La conjonction de la précision quasi clinique des dessins et de la mise en couleurs très travaillée génère une forte sensation d'immersion. Alors même qu'il ne voit pas énormément de parties de la base en Antarctique, le lecteur éprouve la sensation de se trouver dans cette endroit métallique, froid et sombre, provoquant un bon niveau de stress et d'inquiétude. Il se dit qu'il peut quasiment toucher la pierre des ruines du Mont Calvaire et sentir leur granulosité. Il respire presque la poussière soulevée par l'atterrissage du Blackbird des X-Men. Il se sent confiné avec les X-Men pendant 24 heures dans l'école de Westchester, profitant de visiter des endroits où ils ne vont que rarement. le contraste avec la sortie dans l'espace dans l'épisode suivant n'en est que plus marquant. Dans les quatre épisodes suivants, les auteurs jouent sur un autre contraste : celui entre les séquences dans les locaux de l'école, et entre les séances d'entraînement ou de détente à l'extérieur. Les 2 épisodes dessinés par
David Yardin ne déparent pas beaucoup avec ceux de
Salvador Larroca. Il dessine de manière aussi réaliste, et Jay Leistein effectue un encrage très précis. Ils utilisent plus des aplats de noir pour faire ressortir les ombres et les reliefs, et la mise en couleurs est moins sombre que celle du studio Liquid!.
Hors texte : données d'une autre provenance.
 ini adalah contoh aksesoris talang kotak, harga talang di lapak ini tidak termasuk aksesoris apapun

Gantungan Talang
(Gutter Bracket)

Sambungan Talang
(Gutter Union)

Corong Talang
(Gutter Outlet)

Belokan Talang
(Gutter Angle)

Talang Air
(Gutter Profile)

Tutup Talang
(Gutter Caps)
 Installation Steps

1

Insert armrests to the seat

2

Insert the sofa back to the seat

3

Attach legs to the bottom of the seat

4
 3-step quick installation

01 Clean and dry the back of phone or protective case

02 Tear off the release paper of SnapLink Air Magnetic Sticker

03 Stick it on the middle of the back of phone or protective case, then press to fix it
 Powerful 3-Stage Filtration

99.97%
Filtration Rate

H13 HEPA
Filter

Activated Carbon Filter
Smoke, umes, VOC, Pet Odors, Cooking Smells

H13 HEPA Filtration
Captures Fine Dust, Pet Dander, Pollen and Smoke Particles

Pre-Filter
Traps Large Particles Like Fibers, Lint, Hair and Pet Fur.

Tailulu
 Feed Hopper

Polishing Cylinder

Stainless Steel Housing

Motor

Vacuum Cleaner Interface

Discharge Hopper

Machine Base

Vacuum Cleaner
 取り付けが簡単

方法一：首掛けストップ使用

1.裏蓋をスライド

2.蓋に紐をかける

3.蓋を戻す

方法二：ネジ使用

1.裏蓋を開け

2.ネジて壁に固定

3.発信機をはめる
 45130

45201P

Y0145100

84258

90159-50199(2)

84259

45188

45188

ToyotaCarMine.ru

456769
Il faut donc un peu de temps pour commencer à rentrer dans l'écriture de la première partie. Les personnages semblent se comporter de façon un peu égoïste, sans réel souci de l'esprit d'équipe, avec une vision égocentrée des choses, alors que dans le même temps, ils continuent de se mettre en danger pour combattre une menace mortelle, donc pour sauver la vie de potentielles victimes. le scénariste emmène ses personnages au Mont Calvaire pour une raison pas claire, par forcément importante pour l'intrigue, comme pour semer de la confusion dans l'esprit du lecteur. Puis, petit à petit, la véritable nature de l'ennemi se révèle, et le comportement des X-Men, leur état émotionnel fait sens. le lecteur regagne confiance dans le scénariste et profite pleinement des dessins. La deuxième partie, avec l'arrivée de Foxx parmi les élèves, déstabilise à nouveau le lecteur qui ne sait plus trop si la menace précédente a été éliminée, ou si ce qu'a vu Lorna Dane a des répercussions sur le comportement de ses coéquipiers. En fonction de ce pour quoi le lecteur opte, son plaisir de lecture est très différent. Il vaut mieux supposer que la menace de la première histoire a laissé des traces, sinon c'est une version affadie et peu convaincante de X-Statix, et un psychodrame lourdingue. La troisième histoire relève plus d'une aventure traditionnelle, même si là encore les tensions entre les X-Men et Black Panther semblent forcées, exagérées.
Ce premier recueil consacré aux X-Men écrits par
Peter Milligan laisse une impression mitigée.
Salvador Larroca et le studio Liquid! réalisent une mise en images prenante par sa précision et ses ambiances. L'intrigue est très accrocheuse au début, bien que le lecteur tique fortement sur l'expression des émotions des personnages. Il fait confiance au scénariste pour la première intrigue et effectivement elle forme un tout cohérent. Il a l'impression de devoir apporter quelques éléments absents dans l'histoire suivante pour qu'elle puisse être prise au premier degré. Sous cette réserve, elle s'avère agréable, ainsi que la troisième.